Start of Material provided
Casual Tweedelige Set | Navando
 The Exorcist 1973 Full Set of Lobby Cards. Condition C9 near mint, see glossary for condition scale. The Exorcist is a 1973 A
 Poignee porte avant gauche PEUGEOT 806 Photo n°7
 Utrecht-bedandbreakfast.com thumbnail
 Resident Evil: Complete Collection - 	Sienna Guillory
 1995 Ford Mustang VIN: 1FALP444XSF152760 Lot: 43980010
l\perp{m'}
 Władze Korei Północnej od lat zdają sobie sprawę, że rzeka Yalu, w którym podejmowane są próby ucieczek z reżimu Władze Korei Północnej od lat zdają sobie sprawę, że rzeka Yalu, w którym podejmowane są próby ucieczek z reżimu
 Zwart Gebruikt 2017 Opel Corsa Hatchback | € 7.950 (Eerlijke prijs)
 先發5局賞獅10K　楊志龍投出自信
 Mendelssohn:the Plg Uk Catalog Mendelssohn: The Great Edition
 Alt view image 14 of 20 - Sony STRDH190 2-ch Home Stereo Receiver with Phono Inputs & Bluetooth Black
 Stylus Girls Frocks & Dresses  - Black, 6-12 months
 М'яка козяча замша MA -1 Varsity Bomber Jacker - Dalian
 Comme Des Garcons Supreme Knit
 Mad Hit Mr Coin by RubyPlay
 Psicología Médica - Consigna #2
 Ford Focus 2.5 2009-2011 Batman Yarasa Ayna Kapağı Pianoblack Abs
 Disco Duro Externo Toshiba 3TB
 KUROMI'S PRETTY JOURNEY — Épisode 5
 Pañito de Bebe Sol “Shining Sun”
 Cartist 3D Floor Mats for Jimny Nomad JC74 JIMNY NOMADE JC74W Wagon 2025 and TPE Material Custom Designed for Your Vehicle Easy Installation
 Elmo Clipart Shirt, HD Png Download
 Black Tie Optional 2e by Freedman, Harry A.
End of Material provided
(Assignment):
The answer is the lines above between the line holding "Comme Des Garcons Supreme Knit" and the line holding "Elmo Clipart Shirt, HD Png Download", inclusive, each written out exactly, and no others.

(Solution below):
 Comme Des Garcons Supreme Knit
 Mad Hit Mr Coin by RubyPlay
 Psicología Médica - Consigna #2
 Ford Focus 2.5 2009-2011 Batman Yarasa Ayna Kapağı Pianoblack Abs
 Disco Duro Externo Toshiba 3TB
 KUROMI'S PRETTY JOURNEY — Épisode 5
 Pañito de Bebe Sol “Shining Sun”
 Cartist 3D Floor Mats for Jimny Nomad JC74 JIMNY NOMADE JC74W Wagon 2025 and TPE Material Custom Designed for Your Vehicle Easy Installation
 Elmo Clipart Shirt, HD Png Download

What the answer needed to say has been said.